New screening tool uses machine learning to identify individuals with probable FH in large datasets
Precision screening for familial hypercholesterolaemia: a machine learning study applied to electronic health encounter data
Introduction and methods
In the United States, fewer than 10% of individuals with familial hypercholesterolemia (FH) are identified, which leaves them untreated, despite their likely elevated LDL-c levels and risk of premature coronary artery disease [1-3]. US Guidelines recommend screening to identify families with FH, but the best method for large-scale screening has yet to be established. A successful method probably includes both efficient cascade screening and effective index identification [4-8].
The authors have previously reported on successful application of a machine learning model to identify undiagnosed individuals with FH, built from and applied to single healthcare institutions . This study aims to build a model that can be applied at both the institutional and national healthcare database scales to identify new index cases. Therefore, the FIND FH machine learning model was constructed. Model characteristics were defined using individuals with FH and individuals presumed not to have FH. Consequently, it was tested whether the model can identify individuals with a medical profile consistent with FH in independent clinical settings.
Electronic health records (EHR) structured data were used from four large academic health systems were used to build and train the FIND FH machine learning model. For training of the model, a case was defined as an individual with a clinical diagnosis of FH by a lipid expert (939 individuals, 42% of whom were genetically confirmed) and a presumed control without FH as an individual with no previous diagnosis of FH by a lipid expert in their medical record (83136 individuals).
For more details regarding development of the algorithm, we refer to the original article.
- The final FIND FH model includes several features: demographic data, conditional data that captures patient health response during therapy, prescription-based, diagnosis-based, procedure-based and laboratory results-based data.
- When looking at which feature most effectively contributed to distinguishing between individuals with or without FH, thus which features had the greatest effect on model performance, laboratory-based features were the most frequent contributor, followed by healthcare encounter-based features (i.e. prescription, diagnosis, and procedure).

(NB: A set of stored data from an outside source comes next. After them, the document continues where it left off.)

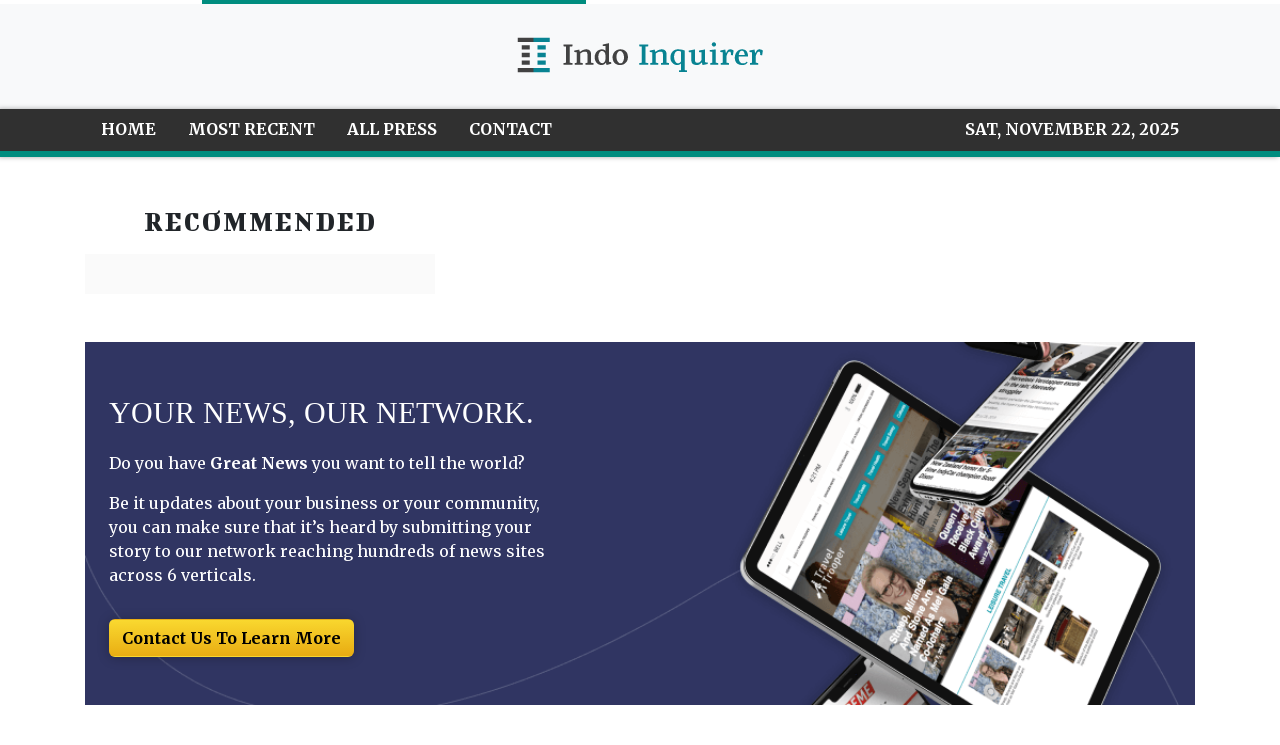

--- FILE ---
content_type: text/html
request_url: https://indoinquirer.com/news/420-with-cnw-nida-seeks-contractor-to-grow-analyze-4000-kg-of-marijuana/404621
body_size: 882
content:
<!DOCTYPE html>
<html lang="en">
  <head>
    <meta charset="utf-8" />
    <title>Indo Inquirer - Indonesian Leading News Network</title>
    <base href="/" />
    <meta name="title" content="Indo Inquirer - Indonesian Leading News Network" />
    <meta
      name="description"
      content="Indo Inquirer is the leading online news network in Indonesia, providing daily breaking news with in-depth news coverage and the best photojournalism. We deliver compelling and diverse engaging stories around the world."
    />
    <meta name="viewport" content="width=device-width, initial-scale=1" />
    <link rel="icon" type="image/x-icon" href="favicon.ico" />

    
    <meta property="og:title" content="Indo Inquirer - Indonesian Leading News Network" />
    <meta
      property="og:description"
      content="Indo Inquirer is the leading online news network in Indonesia, providing daily breaking news with in-depth news coverage and the best photojournalism. We deliver compelling and diverse engaging stories around the world."
    />
    <meta property="og:image" content="assets/img/logo.png" />
    <meta property="article:publisher" content="Indo Inquirer" />
    <meta property="article:author" content="Indo Inquirer" />
    <meta property="twitter:card" content="summary" />
    <meta property="twitter:title" content="Indo Inquirer - Indonesian Leading News Network" />
    <meta
      property="twitter:description"
      content="Indo Inquirer is the leading online news network in Indonesia, providing daily breaking news with in-depth news coverage and the best photojournalism. We deliver compelling and diverse engaging stories around the world."
    />
    <meta property="twitter:image" content="assets/img/logo.png" />

    <!-- Google Analytics -->
    <script>
      (function (i, s, o, g, r, a, m) {
        i['GoogleAnalyticsObject'] = r;
        (i[r] =
          i[r] ||
          function () {
            (i[r].q = i[r].q || []).push(arguments);
          }),
          (i[r].l = 1 * new Date());
        (a = s.createElement(o)), (m = s.getElementsByTagName(o)[0]);
        a.async = 1;
        a.src = g;
        m.parentNode.insertBefore(a, m);
      })(window, document, 'script', 'https://www.google-analytics.com/analytics.js', 'ga');
      ga('create', 'UA-97456795-20', 'auto');
      ga('send', 'pageview');
    </script>
  <link rel="stylesheet" href="styles.f792b93f5ac65bd8b7db.css"></head>
  <body>
    <app-root></app-root>
  <script src="runtime-es2015.41811a58f6daad0b0051.js" type="module"></script><script src="runtime-es5.41811a58f6daad0b0051.js" nomodule defer></script><script src="polyfills-es5.341d48ffc88eaeae911d.js" nomodule defer></script><script src="polyfills-es2015.95bb65e853d2781ac3bd.js" type="module"></script><script src="scripts.42798d122d276276a555.js" defer></script><script src="main-es2015.3f18c8b1758ac80f31fd.js" type="module"></script><script src="main-es5.3f18c8b1758ac80f31fd.js" nomodule defer></script></body>
</html>


--- FILE ---
content_type: text/plain
request_url: https://www.google-analytics.com/j/collect?v=1&_v=j102&a=378239575&t=pageview&_s=1&dl=https%3A%2F%2Findoinquirer.com%2Fnews%2F420-with-cnw-nida-seeks-contractor-to-grow-analyze-4000-kg-of-marijuana%2F404621&ul=en-us%40posix&dt=Indo%20Inquirer%20-%20Indonesian%20Leading%20News%20Network&sr=1280x720&vp=1280x720&_u=IEBAAEABAAAAACAAI~&jid=1278943817&gjid=565690358&cid=1259962849.1763840397&tid=UA-97456795-20&_gid=1981591861.1763840397&_r=1&_slc=1&z=273370967
body_size: -451
content:
2,cG-B6QTKV3EH5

- The FIND FH model had a precision (positive predictive value) of 0.85 and a recall (sensitivity) of 0.45, when tested on the holdout tuning dataset with prevalence 1:71.
- In the first external validation dataset, namely the national dataset, 1,331,759 out of 170,416,201 individuals were flagged as likely having FH. 45 Of those were reviewed and in line with the positive predictive value, 87% (95%CI: 73-100) of them were identified as having possible, probable or definite FH by at least one of the diagnostic criteria or by a physician.
- If a selection was made based on LDL-c >190 mg/dL, only 46% of the 39 new cases of FH would have been identified.
- In a second external validation set, 866 of 173,733 individuals were flagged, of whom 103 were reviewed. 77% (95%CI: 68-86) of those were identified as having possible, probable or definite FH. Applying an LDL-c threshold would have only identified 47% of the 79 new cases.
The FIND FH is a machine learning model that could identify phenotypic FH when applied to large medical datasets. In two distinct types of large medical datasets, it identified a large number of individuals with probable FH who had not previously been diagnosed. The model was built on longitudinal medical data from individuals with at least one documented CV disease risk factor in their history. It does not rely on specific information such as tendon xanthomas or family history. Importantly, FIND FH does not only rely on lipid concentrations, which is an advantage as many patients identified did not have lipid levels in their EHR.
After having repeated the risks associated with having FH and the potential of treatment when the disease is recognized early, Pereira  notes how the fact that it is dominantly inherited facilitates cascade screening. Nonetheless, most societies fall short in identifying new FH cases, and thus in targeting them with preventive strategies.
Pereira lists many reasons used to explain the low numbers of identified subjects with FH, but he states that none of these justify the inaction. ‘In an era of personalized medicine, FH is potentially one of the most tractable conditions to deliver the promised society-wide benefits of the implementation of this paradigm,’ he says. Controlling the disease requires a multipronged approach and the orchestrated participation of several parties. The article of Myers and colleagues forms ‘a contribution to the toolbox of those fighting under-diagnosis of the disease’.
Pereira does question whether flagging algorithms that are native to electronic health systems will induce real advances in combating the disease. FIND FH, in its current state, will only flag potential patients to physicians who choose to receive the information. For the system to translate into better control of diagnosed patients, further steps are also required. Additional tools are needed, which help administrators to monitor the deliverables of this type of system. Data on what is done with the information on identified cases, with regard to their lipid levels, contacted family members, and treatment (response), will yield information on new bottlenecks, which should be used to create a roadmap for implementation of the new system in such a way that it can curb the disease.
Pereira expresses the hope that the already available technology will already be benefited from, to pave the way to truly transformative care of individuals with FH.